### Excerpt
#####
Mel’s note: Leg of lamb is fabulous for this dish, but will take about 30 minutes to cook, first on stove top then finish in oven. Lamb back strap is twice as expensive BUT you can cook those down in about 8 minutes so you are practically paying for time and tenderness. Either way this will be delicious, and try this with your next lamb loin chops as well for a fabulous tread. Want to use shoulder…no problem, I have a recipe for that too!  See my next post!

1 – 1.5kg leg of lamb, deboned and sinews removed (or use 600-800g lamb back strap or lamb rump)

1 tablespoon turmeric

1 tablespoon ras el hanout or cumin powder

Salt and pepper to season

2 tablespoons Olive oil

1 cup dates, chopped. You can also use figs..

½ cup fresh mint leaves, loosely packed

½ cup nuts of your choice (I suggest almonds, cashews and pistachios)

 

Method

 

Preheat oven to 200°C. Only if you are using the leg…

Debone the lamb (if required). Make a rub with the turmeric, ras el hanout and oil. Rub this all over the lamb and allow it to rest while the pan heats.

Heat a frying pan (that can go in the oven) and when hot place the lamb in it. Cook for about 4 minutes on each side – this is to seal the lamb. Place the lamb (on the frying pan you just used) into the oven for 10-15 minutes. The exact time required will depend on the shape of the meat, your oven and personal preferences.

Remove the lamb from the oven and allow to rest before slicing.

For the date accompaniment – combine the dates, mint and nuts together.

To serve

 

Serve on a rocket salad, with cumin and honey glazed roasted carrots, spiced yoghurt and with a butterbean mash.
#####
### Dataset entries
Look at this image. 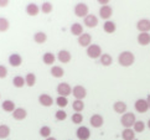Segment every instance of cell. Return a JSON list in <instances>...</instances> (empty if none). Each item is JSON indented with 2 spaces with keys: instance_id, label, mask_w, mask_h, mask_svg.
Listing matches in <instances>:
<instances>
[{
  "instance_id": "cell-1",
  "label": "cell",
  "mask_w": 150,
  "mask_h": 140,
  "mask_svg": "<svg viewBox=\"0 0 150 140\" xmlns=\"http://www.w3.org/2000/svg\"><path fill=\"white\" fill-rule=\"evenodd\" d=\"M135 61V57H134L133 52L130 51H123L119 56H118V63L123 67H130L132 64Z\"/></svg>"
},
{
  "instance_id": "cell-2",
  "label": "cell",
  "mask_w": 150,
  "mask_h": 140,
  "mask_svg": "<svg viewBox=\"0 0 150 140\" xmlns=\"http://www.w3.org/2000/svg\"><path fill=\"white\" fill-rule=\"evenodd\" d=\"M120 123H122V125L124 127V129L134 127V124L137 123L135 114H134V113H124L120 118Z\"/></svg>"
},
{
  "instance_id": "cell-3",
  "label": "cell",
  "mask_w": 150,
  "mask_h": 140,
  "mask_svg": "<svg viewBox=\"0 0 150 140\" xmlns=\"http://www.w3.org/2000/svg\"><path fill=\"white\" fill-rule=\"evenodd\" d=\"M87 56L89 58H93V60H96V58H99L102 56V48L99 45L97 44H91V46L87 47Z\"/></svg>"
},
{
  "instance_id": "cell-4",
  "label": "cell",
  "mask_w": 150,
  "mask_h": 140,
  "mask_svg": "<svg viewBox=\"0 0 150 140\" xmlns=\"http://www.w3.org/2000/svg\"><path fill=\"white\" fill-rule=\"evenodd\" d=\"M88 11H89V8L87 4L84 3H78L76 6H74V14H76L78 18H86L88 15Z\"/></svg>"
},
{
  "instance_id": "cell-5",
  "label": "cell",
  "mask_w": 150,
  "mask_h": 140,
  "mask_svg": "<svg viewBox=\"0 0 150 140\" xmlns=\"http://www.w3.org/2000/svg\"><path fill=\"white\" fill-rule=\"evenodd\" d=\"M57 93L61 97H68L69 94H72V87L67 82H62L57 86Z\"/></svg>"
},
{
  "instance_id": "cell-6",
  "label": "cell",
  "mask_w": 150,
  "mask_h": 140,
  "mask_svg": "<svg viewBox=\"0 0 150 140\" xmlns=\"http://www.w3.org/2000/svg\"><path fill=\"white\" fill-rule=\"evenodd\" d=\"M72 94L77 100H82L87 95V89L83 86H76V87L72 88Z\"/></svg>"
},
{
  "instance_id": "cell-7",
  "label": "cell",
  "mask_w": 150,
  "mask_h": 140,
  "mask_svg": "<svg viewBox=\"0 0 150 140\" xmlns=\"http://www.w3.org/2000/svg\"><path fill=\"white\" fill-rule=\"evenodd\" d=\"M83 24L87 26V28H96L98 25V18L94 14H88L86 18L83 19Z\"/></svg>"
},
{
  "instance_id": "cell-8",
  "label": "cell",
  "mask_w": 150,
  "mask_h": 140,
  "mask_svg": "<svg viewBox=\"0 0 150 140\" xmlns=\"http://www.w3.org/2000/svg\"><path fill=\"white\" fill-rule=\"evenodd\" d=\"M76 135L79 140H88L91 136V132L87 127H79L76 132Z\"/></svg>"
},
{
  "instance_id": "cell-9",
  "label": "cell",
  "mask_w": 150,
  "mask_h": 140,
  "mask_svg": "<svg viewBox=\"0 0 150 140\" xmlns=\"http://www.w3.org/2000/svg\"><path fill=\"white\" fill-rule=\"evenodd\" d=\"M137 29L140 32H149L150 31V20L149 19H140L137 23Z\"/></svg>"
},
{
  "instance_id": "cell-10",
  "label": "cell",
#####
### Work to complete
1 – Rewrite the lamb recipe from "Debone the lamb" to "a butterbean mash.", changing "frying pan" to "skillet".
2 – According to the lamb recipe, why is the lamb cooked in the hot pan for about 4 minutes on each side?

### The results
1 –
Debone the lamb (if required). Make a rub with the turmeric, ras el hanout and oil. Rub this all over the lamb and allow it to rest while the pan heats.

Heat a skillet (that can go in the oven) and when hot place the lamb in it. Cook for about 4 minutes on each side – this is to seal the lamb. Place the lamb (on the skillet you just used) into the oven for 10-15 minutes. The exact time required will depend on the shape of the meat, your oven and personal preferences.

Remove the lamb from the oven and allow to rest before slicing.

For the date accompaniment – combine the dates, mint and nuts together.

To serve

 

Serve on a rocket salad, with cumin and honey glazed roasted carrots, spiced yoghurt and with a butterbean mash.

2 – The recipe says this step is to seal the lamb. After that, the lamb goes into the oven to finish cooking.